Quelle sociologie politique pour l’enquête globale ?
Autour d’Yves Dezalay
Cultures & Conflits 2020/3-4 (n° 119-120)
Au fil de nombreuses enquêtes et de plusieurs centaines d’entretiens conduits depuis les années 1980, Yves Dezalay – seul ou accompagné́ de son acolyte Bryant Garth – a tracé une voie originale au cœur des sciences sociales de l’international. Ancré dans la sociologie des champs et des capitaux, mais maintenant une posture toujours éclectique sur le plan théorique, il a construit une sociologie incarnée de la mondialisation saisie au prisme des stratégies d’internationalisation et de reproduction des élites périphériques et des transformations des savoirs d’État. Évitant de s’enfermer dans la bibliographie et les questionnements d’une seule chapelle (sociologie des élites, relations internationales, sociologie du droit, sociologie de l’État, sociologie des professions, etc.), ses travaux forment aujourd’hui une œuvre aussi singulière qu’incontournable pour qui entend étudier ce que « l’internationalisation » fait aux champs du pouvoir, à leurs élites et aux formes de légitimité́ qui y ont cours. Pour preuve sans doute de leur fécondité, on les retrouve aujourd’hui mobilisés par nombre de jeunes chercheurs investis sur des terrains très différents et dans une grande diversité́ de sous-champs d’enquête (area studies, études postcoloniales, études européennes, travaux sur l’américanisation, politique des droits de l’homme, philanthropie, élites internationales, etc.).

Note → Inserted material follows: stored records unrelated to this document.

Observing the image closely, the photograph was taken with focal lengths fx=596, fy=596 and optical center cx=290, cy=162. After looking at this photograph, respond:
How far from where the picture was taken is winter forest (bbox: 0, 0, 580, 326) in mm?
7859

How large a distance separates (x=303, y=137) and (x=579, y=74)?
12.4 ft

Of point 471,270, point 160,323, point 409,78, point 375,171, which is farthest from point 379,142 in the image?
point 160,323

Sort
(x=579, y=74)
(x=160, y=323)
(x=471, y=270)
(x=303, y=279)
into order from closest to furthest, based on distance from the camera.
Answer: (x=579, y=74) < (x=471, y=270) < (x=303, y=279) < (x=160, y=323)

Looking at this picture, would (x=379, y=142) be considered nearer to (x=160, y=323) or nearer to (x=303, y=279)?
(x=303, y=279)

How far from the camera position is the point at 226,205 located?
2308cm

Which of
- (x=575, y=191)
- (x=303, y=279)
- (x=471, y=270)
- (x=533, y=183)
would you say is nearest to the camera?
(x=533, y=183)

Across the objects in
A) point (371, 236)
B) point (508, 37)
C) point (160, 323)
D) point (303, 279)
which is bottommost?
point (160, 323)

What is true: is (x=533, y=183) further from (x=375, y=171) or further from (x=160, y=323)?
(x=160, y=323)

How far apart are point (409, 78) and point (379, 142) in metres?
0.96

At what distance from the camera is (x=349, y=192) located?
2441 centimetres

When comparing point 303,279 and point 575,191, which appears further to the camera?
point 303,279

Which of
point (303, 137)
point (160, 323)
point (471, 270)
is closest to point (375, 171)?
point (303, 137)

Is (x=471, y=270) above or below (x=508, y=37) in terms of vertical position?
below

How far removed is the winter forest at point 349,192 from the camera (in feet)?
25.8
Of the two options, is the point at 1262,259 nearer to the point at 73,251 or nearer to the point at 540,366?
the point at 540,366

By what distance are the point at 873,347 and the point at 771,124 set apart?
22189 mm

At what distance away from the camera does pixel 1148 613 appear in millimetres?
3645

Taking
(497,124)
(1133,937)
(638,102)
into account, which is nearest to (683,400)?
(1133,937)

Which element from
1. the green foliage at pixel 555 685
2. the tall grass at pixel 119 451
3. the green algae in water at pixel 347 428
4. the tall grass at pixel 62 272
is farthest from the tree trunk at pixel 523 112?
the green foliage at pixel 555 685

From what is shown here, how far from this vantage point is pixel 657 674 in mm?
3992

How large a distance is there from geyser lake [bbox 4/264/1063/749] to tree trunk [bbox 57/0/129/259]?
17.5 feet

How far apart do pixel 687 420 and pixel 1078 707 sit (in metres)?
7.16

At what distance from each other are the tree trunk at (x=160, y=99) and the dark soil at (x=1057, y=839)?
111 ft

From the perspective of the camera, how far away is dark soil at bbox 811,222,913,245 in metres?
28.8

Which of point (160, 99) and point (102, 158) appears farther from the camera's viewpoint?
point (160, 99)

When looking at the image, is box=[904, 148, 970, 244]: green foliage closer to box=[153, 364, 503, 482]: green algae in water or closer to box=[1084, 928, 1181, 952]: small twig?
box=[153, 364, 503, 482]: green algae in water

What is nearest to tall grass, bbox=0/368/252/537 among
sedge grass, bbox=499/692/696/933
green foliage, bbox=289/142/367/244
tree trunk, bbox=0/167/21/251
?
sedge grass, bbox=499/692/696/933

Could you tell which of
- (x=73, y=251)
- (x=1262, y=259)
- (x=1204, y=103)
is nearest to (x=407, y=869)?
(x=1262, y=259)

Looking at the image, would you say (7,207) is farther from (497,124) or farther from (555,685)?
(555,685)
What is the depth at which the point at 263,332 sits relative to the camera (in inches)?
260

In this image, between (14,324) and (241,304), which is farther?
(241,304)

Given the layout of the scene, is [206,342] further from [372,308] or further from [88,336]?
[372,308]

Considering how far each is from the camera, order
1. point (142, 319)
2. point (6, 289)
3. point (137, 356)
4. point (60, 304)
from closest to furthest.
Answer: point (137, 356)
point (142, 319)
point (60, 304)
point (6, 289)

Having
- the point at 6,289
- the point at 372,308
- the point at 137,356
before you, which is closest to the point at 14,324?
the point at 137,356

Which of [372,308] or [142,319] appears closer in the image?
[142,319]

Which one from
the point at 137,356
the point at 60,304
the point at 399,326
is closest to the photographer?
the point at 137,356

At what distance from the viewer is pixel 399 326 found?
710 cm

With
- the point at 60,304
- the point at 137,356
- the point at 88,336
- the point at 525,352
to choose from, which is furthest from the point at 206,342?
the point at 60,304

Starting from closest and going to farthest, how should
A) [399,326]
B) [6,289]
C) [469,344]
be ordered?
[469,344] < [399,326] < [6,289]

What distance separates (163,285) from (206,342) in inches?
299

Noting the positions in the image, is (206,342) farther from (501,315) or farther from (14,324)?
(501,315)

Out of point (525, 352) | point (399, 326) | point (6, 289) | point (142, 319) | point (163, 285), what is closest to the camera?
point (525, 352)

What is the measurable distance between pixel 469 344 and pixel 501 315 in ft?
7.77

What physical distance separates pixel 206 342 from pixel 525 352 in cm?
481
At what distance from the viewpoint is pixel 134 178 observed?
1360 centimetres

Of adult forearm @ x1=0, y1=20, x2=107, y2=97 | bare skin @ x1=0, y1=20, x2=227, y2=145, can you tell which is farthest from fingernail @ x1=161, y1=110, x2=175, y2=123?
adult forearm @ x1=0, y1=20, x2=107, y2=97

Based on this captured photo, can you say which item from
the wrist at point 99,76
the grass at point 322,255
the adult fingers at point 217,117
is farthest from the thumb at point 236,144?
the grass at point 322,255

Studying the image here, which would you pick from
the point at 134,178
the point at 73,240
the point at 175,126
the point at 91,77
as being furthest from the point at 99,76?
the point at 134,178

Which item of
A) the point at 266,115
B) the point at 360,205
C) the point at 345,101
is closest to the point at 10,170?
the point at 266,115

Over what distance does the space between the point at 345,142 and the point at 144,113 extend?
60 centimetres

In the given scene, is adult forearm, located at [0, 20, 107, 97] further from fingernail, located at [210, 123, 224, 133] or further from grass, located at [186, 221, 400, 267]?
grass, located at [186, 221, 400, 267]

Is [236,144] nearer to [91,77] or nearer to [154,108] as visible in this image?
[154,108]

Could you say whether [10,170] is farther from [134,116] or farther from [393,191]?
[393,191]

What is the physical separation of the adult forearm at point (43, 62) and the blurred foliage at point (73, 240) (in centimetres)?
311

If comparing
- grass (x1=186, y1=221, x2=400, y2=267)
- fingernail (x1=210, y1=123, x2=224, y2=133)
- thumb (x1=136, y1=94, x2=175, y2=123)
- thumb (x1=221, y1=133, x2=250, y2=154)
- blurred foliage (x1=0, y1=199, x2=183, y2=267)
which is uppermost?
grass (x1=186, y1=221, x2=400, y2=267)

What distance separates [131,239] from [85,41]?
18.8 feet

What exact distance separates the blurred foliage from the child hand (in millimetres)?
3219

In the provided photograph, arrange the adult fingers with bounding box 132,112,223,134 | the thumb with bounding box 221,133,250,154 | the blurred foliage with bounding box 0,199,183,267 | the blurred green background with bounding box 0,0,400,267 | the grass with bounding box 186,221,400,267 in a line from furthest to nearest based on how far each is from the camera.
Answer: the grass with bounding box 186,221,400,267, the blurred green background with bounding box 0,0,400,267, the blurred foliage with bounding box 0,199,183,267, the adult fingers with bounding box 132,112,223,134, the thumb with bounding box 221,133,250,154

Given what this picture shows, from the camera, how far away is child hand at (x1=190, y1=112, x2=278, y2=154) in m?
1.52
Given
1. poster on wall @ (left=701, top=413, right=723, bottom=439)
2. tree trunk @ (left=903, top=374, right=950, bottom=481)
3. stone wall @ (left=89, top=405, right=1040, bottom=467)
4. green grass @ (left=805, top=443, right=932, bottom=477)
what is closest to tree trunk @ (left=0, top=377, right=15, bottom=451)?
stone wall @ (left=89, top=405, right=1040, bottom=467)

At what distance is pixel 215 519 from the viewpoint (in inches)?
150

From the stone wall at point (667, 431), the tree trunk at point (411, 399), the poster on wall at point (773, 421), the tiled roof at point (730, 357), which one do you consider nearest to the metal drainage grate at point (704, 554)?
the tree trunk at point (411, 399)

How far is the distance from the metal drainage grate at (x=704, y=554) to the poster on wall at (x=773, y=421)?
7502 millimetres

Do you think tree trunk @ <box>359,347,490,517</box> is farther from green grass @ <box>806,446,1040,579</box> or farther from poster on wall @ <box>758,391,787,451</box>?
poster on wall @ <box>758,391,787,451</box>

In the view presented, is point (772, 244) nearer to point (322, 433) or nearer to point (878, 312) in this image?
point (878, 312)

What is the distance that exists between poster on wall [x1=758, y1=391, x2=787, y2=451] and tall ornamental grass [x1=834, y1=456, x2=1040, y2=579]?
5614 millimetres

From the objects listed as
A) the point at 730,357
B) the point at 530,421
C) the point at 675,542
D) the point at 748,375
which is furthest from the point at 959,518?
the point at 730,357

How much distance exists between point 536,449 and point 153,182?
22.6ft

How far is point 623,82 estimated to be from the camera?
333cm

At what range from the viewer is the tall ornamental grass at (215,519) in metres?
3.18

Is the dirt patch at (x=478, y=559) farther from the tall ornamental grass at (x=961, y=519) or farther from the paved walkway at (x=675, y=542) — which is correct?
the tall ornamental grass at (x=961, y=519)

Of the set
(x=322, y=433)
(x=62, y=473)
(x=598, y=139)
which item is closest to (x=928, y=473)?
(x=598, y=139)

Paradoxalement pourtant, la portée de ce travail a rarement été discutée en tant que telle. Si quelques publications récentes ont certes permis de retracer plus spécifiquement la trajectoire intellectuelle d’Yves Dezalay, on peine encore à positionner cette contribution dans l’espace désormais foisonnant des sciences sociales de l’international, sans doute du fait de l’éclectisme de l’auteur lui-même, qui puise dans différentes traditions et construit ses objets au croisement de diverses littératures, mais aussi du fait de son peu d’intérêt pour l’exercice devenu aujourd’hui canonique de « l’état de l’art » et du cadrage théorique. Bientôt trente ans après la publication de Marchands de droit (1992) qui marquait une première ouverture de la sociologie des champs aux terrains internationaux, ce dossier souhaite faire le point sur les acquis, la portée, les usages possibles, mais aussi certains angles morts de ses travaux.
Construit dans le sillage d’un colloque organisé par le Centre européen de sociologie et de science politique (CESSP) à l’Université Paris 1 Panthéon-Sorbonne en janvier 2018, il conduit à interroger la fécondité́ mais aussi les limites de ses hypothèses sur les processus d’internationalisation, la circulation et la reproduction des élites de la mondialisation comme sur les conditions de leur transposition à de nouveaux terrains d’enquête. S’il s’agit bien par ce biais de rendre hommage à un in(c)lassable chercheur sillonnant sans relâche les terrains de l’international (il poursuit aujourd’hui ses travaux du côté des transformations internationales des filières de formation des élites juridiques), le dossier ne tient pas des Mélanges. Il veut en effet tirer parti des travaux de l’auteur pour interroger plus globalement l’état des sciences sociales de l’international, du point de vue des théories sociologiques de la mondialisation, des stratégies d’ouverture de terrains et d’enquête ou de l’outillage analytique et conceptuel à disposition des chercheurs contemporains.